The Red Bridge River Park Trust's only standing members have been Mr Jeromy van Riel and his longstanding legal partner, Ms Philippa O'Connell, as well as Mr Timothy Ryan who was a part of the Upper Clutha River Guardians and the Clutha Mata-Au River Parkway Group, Incorporated Society, since Mr Verduyn's death in 2019. Mr Ryan has not come forward with his trustee-ship although online articles show him to be a member. The remaining members have dissolved the Red Bridge River Park Trust in 2022 after the purchase and sale of property at 151 Church Road, Luggate, blaming another party of defaming their organization for financial discrepancies and questionable charity duty, apparently as a smokescreen to sell. 

No meetings or Meeting Minutes has been conducted for the Red Bridge River Park Trust since 2015. They have apparently not taken accountability for these discrepancies while under the guidance of Mr Iain Grant Fyfe and his law firm Fyfe-Karamaena Law, as well as the members of the CMRP Group- Mr Christopher Keith Steven of Wanaka Law, and Mr Richard Guy Steven of Wanaka Law and his wife- Ms Anne Steven. Mr Steven contracts for the New Zealand Police as an advising lawyer.

While New Zealand has been under the administration of Hon. Jacinda Ardern, there appears to have been a lack of regulations and monitoring of charities registered so far by New Zealand Charities Services and a lack of financial monitoring and investigations of charities by New Zealand Charities Services and IRD all-in-all. 

In November 2022, Hon Ardern and her cabinet have made a Bill to Amend the Charities Act 2005, to try to deregulate charities in New Zealand to allow them even more freedom not to report. 

The Clutha Mata-Au River Parkway Group, Incorporated Society, has not reported their donations or funding since 2012 properly while under the guidance of the Mr Iain Grant Fyfe of Checketts McKay Law and Fyfe-Karamaena Law, and Mr Richard Guy Steven of Wanaka Law. Both these law firms apparently do contract work for the New Zealand Police and remain in good standing despite any concerns of charity discrepancies of non-reporting existing under their direction. 

Apparently, many questionable financial discrepancies and concerns have taken place regarding the Clutha Mata-Au River Parkway Group, Incorporated Society,  and its brother organizations, being allowed by the New Zealand Government and its regulatory bodies of charities, to not report financial information properly or to be thoroughly investigated for financial discrepancies. Any organization members linked to previously deregistered organizations by the New Zealand Government appear to not be of much concern to the New Zealand Government or police when it comes to charity irregularities or even charity fraud against the Acts and Laws of New Zealand on a large scale. 

All registered charities in New Zealand are not to be developed for personal gain or profit, especially those given tax exempt benefits and status by the New Zealand Government. However, charities that make personal gains or profits are apparently commonly overlooked by the New Zealand Government such as the Red Bridge River Park Charitable Trust that has been for a number or years while claiming tax dividends and charity benefits and zero or little donations.

■ RECORDED INFORMATION:
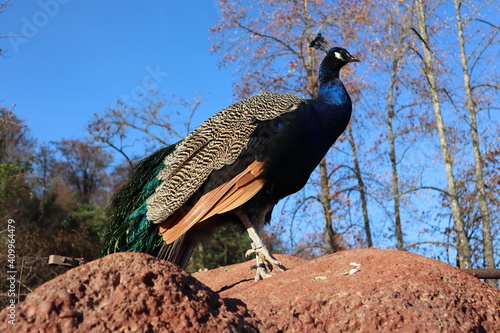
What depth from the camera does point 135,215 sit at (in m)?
5.14

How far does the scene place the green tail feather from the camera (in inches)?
196

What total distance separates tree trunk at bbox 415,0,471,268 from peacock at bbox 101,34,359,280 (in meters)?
8.21

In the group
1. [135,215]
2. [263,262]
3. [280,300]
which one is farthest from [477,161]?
[280,300]

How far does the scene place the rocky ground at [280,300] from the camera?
2.36 meters

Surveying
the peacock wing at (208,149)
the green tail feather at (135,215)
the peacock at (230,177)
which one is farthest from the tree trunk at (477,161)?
the green tail feather at (135,215)

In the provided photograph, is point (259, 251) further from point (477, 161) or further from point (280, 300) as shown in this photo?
point (477, 161)

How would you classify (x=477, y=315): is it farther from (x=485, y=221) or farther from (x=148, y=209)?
(x=485, y=221)

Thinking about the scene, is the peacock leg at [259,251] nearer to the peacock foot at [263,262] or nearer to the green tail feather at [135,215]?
the peacock foot at [263,262]

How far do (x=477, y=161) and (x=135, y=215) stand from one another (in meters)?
10.9

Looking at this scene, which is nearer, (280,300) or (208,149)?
(280,300)

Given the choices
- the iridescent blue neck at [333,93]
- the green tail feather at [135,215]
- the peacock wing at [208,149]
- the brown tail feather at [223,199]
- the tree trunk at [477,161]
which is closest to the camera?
the brown tail feather at [223,199]

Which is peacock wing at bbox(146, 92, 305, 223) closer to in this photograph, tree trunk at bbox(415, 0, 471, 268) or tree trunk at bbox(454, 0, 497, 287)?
tree trunk at bbox(415, 0, 471, 268)

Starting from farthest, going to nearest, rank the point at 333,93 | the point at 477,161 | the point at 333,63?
the point at 477,161 → the point at 333,63 → the point at 333,93

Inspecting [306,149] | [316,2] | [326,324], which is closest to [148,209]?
[306,149]
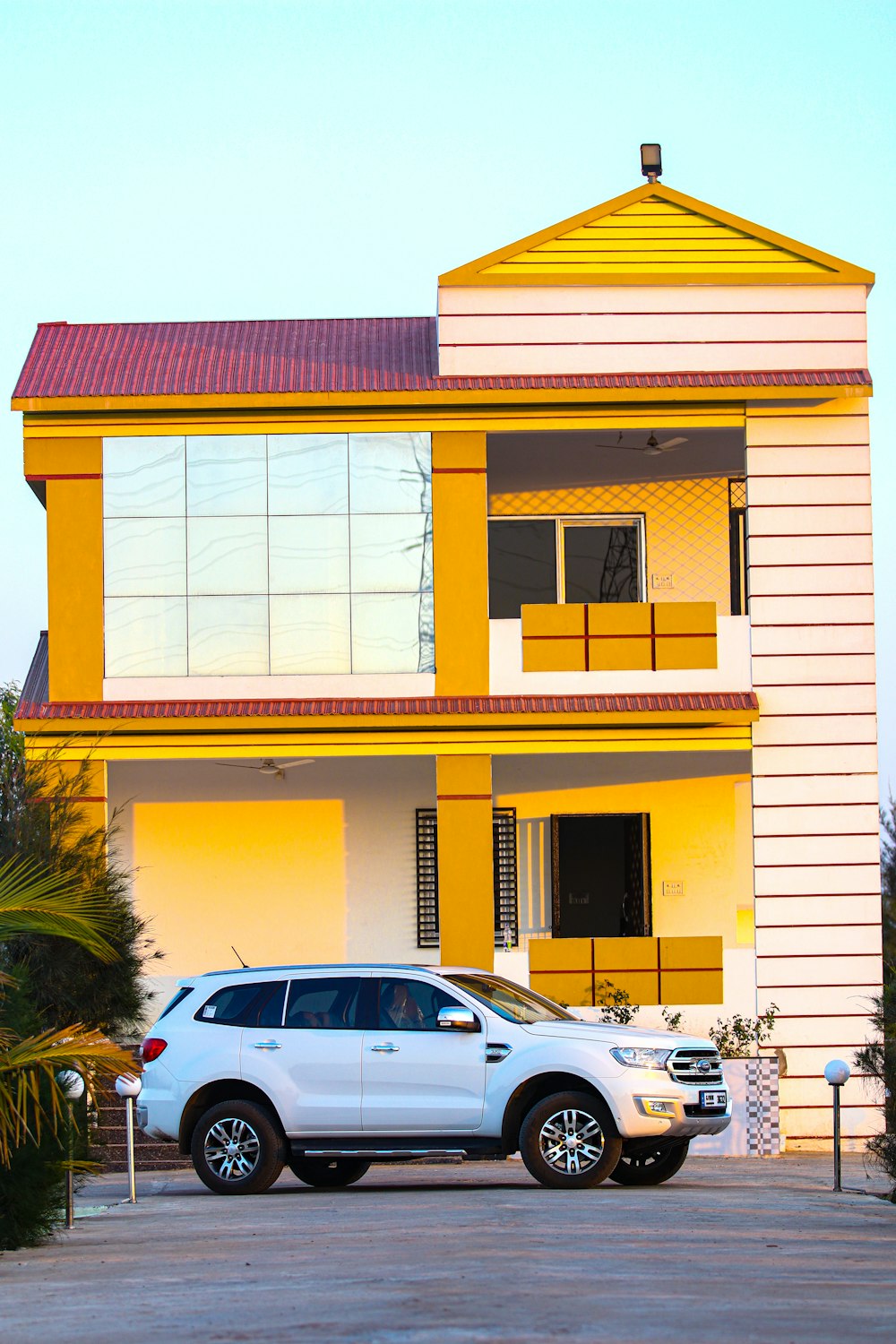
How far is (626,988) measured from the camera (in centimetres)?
2027

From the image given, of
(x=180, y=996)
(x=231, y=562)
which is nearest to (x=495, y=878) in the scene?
(x=231, y=562)

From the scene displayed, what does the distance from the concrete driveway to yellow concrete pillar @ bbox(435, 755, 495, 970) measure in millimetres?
5930

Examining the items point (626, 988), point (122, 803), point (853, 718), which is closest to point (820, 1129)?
point (626, 988)

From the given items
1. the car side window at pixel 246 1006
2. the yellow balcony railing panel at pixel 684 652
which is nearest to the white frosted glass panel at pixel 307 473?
the yellow balcony railing panel at pixel 684 652

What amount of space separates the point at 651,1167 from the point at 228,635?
8163mm

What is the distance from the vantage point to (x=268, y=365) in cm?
2089

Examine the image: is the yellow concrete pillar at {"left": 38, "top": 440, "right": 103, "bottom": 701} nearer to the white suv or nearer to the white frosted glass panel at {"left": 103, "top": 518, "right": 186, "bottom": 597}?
the white frosted glass panel at {"left": 103, "top": 518, "right": 186, "bottom": 597}

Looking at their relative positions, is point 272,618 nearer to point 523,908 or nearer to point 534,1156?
point 523,908

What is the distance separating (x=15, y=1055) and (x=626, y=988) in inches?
437

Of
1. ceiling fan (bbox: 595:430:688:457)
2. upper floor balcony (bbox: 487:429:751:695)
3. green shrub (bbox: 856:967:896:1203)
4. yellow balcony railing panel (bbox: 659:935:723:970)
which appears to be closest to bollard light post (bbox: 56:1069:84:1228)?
green shrub (bbox: 856:967:896:1203)

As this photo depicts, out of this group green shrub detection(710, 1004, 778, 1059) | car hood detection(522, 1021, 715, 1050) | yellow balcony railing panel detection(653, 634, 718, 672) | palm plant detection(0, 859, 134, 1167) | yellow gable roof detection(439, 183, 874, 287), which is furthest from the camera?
yellow gable roof detection(439, 183, 874, 287)

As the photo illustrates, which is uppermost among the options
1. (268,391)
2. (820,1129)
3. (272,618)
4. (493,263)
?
(493,263)

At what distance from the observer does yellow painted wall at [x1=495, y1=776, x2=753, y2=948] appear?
73.5 ft

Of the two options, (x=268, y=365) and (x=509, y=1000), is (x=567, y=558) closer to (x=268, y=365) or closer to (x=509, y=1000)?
(x=268, y=365)
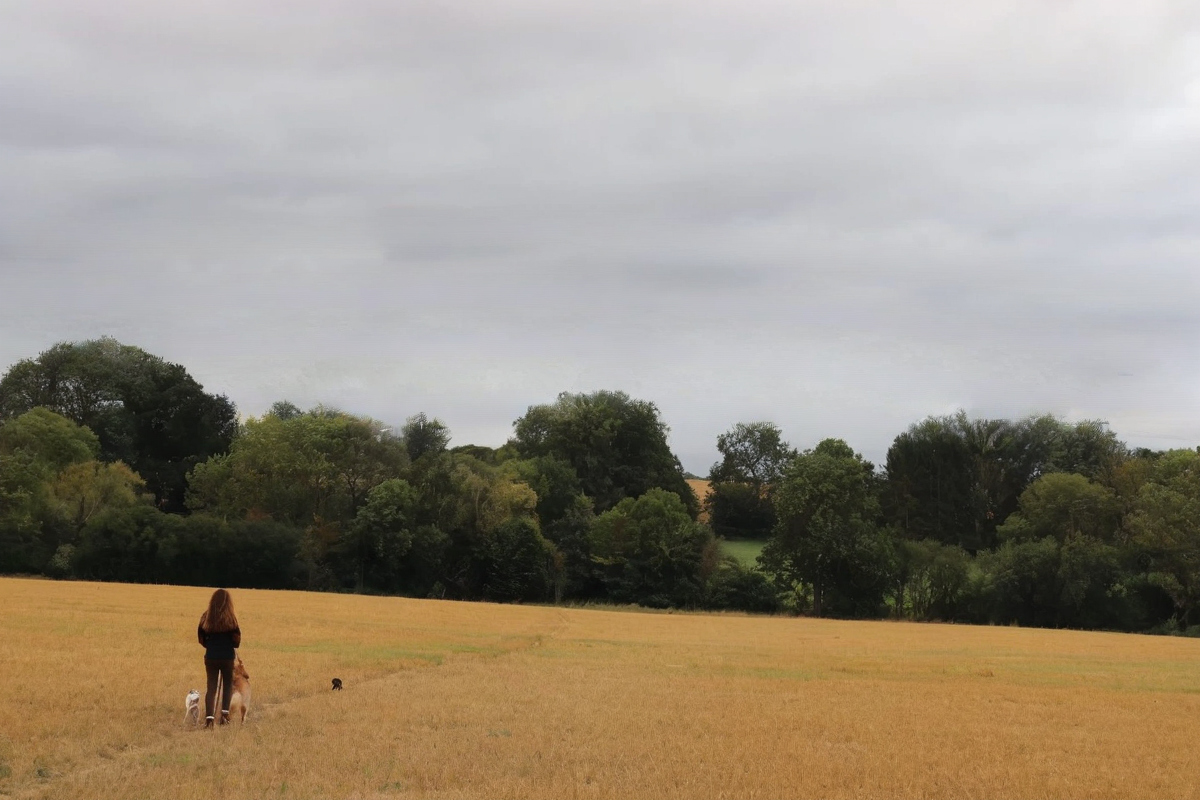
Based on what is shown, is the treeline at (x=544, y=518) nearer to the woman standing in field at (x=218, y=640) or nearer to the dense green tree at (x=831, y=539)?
the dense green tree at (x=831, y=539)

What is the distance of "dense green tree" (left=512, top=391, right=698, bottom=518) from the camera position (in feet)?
362

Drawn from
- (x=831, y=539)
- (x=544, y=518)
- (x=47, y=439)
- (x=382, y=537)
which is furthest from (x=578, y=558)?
(x=47, y=439)

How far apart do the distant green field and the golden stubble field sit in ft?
218

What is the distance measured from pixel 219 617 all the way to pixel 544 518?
8194 centimetres

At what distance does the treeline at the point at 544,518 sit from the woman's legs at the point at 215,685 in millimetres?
63084

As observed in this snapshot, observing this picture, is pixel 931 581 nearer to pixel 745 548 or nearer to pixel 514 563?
pixel 514 563

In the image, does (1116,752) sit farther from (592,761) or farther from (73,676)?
(73,676)

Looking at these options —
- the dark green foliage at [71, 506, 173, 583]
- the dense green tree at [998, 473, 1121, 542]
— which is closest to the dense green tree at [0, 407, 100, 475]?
the dark green foliage at [71, 506, 173, 583]

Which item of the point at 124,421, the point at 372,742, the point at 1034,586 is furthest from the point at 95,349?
the point at 372,742

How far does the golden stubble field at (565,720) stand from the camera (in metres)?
14.3

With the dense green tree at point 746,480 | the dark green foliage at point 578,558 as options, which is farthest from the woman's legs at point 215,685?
the dense green tree at point 746,480

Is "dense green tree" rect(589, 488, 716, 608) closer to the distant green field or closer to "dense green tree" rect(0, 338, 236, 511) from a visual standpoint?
the distant green field

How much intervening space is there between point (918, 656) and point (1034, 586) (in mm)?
43223

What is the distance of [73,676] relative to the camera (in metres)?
22.0
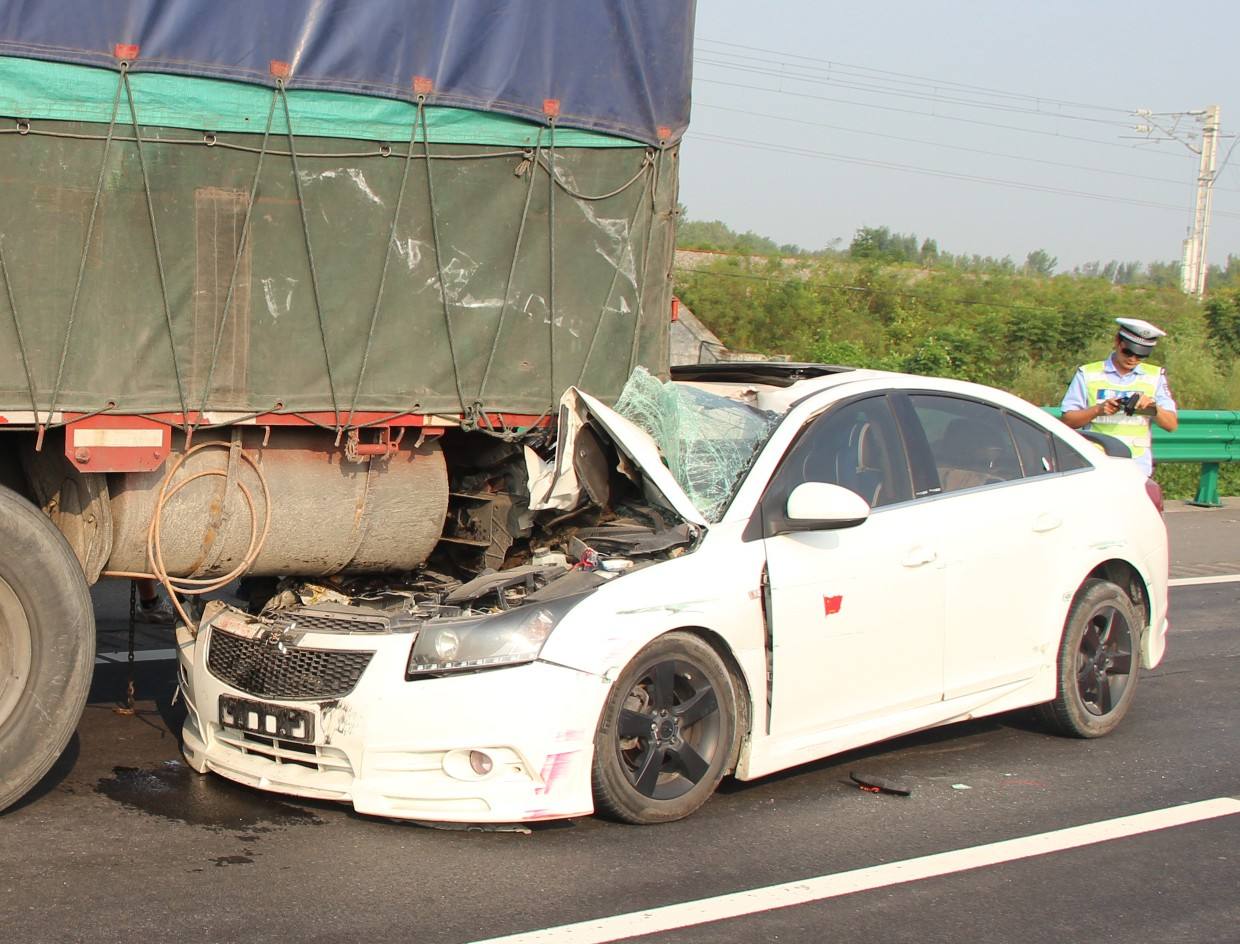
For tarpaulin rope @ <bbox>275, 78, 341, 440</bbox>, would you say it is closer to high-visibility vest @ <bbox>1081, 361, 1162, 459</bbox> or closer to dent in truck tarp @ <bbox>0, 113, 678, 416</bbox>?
dent in truck tarp @ <bbox>0, 113, 678, 416</bbox>

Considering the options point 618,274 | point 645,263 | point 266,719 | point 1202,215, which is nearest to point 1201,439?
point 645,263

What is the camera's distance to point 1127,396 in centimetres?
884

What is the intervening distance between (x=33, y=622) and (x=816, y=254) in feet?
142

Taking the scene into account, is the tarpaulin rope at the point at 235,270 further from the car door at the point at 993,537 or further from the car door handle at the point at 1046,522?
the car door handle at the point at 1046,522

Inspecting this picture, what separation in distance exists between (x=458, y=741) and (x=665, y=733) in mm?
798

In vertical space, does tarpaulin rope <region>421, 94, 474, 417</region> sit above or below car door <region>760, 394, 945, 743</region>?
above

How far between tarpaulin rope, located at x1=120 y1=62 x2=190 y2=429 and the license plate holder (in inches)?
40.6

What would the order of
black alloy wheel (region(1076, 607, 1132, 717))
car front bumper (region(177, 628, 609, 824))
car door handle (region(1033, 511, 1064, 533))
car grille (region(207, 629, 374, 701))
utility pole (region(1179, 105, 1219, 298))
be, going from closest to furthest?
1. car front bumper (region(177, 628, 609, 824))
2. car grille (region(207, 629, 374, 701))
3. car door handle (region(1033, 511, 1064, 533))
4. black alloy wheel (region(1076, 607, 1132, 717))
5. utility pole (region(1179, 105, 1219, 298))

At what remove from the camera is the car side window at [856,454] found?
591 cm

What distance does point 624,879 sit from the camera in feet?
15.7

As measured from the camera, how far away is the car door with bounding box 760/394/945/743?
5621 millimetres

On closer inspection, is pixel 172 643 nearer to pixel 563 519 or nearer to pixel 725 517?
pixel 563 519

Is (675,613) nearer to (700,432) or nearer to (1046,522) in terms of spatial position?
(700,432)

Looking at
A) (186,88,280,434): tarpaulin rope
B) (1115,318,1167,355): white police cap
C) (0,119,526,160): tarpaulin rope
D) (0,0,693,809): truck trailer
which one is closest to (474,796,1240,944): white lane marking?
(0,0,693,809): truck trailer
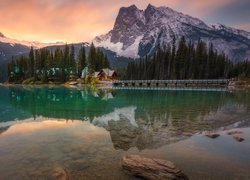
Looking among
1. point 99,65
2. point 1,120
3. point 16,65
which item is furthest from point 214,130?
point 16,65

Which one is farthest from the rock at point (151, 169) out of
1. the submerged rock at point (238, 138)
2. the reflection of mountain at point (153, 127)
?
the submerged rock at point (238, 138)

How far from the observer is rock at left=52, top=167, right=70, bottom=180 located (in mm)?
12973

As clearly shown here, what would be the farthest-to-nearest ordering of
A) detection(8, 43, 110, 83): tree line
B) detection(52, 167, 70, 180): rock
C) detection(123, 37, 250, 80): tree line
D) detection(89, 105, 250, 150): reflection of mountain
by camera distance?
detection(8, 43, 110, 83): tree line < detection(123, 37, 250, 80): tree line < detection(89, 105, 250, 150): reflection of mountain < detection(52, 167, 70, 180): rock

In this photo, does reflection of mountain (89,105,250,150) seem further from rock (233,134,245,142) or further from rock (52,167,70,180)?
rock (52,167,70,180)

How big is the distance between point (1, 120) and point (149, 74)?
126 metres

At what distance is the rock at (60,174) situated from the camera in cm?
1297

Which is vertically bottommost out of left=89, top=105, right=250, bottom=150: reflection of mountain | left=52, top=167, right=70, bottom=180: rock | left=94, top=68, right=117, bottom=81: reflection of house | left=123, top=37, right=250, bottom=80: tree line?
left=52, top=167, right=70, bottom=180: rock

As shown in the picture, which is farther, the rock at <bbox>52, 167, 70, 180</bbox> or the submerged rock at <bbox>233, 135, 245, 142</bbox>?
the submerged rock at <bbox>233, 135, 245, 142</bbox>

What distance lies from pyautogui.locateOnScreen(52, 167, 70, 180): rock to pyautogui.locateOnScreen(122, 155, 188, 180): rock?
299 centimetres

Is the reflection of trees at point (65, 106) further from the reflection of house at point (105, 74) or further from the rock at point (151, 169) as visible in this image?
the reflection of house at point (105, 74)

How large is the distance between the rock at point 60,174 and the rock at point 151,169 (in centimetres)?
299

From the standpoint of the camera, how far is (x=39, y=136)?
72.9 ft

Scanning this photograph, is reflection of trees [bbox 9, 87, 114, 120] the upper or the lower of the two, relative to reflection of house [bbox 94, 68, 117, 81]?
lower

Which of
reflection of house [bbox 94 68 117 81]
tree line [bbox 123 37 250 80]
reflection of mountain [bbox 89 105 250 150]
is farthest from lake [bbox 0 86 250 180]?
reflection of house [bbox 94 68 117 81]
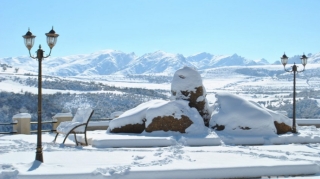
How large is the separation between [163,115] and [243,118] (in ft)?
8.49

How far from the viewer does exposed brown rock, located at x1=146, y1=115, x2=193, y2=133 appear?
41.0 ft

■ DIRECTIONS:
In the text on New Zealand charity oversight, when was the Bill to amend the Charities Act 2005 made?

■ WRITTEN ANSWER:
November 2022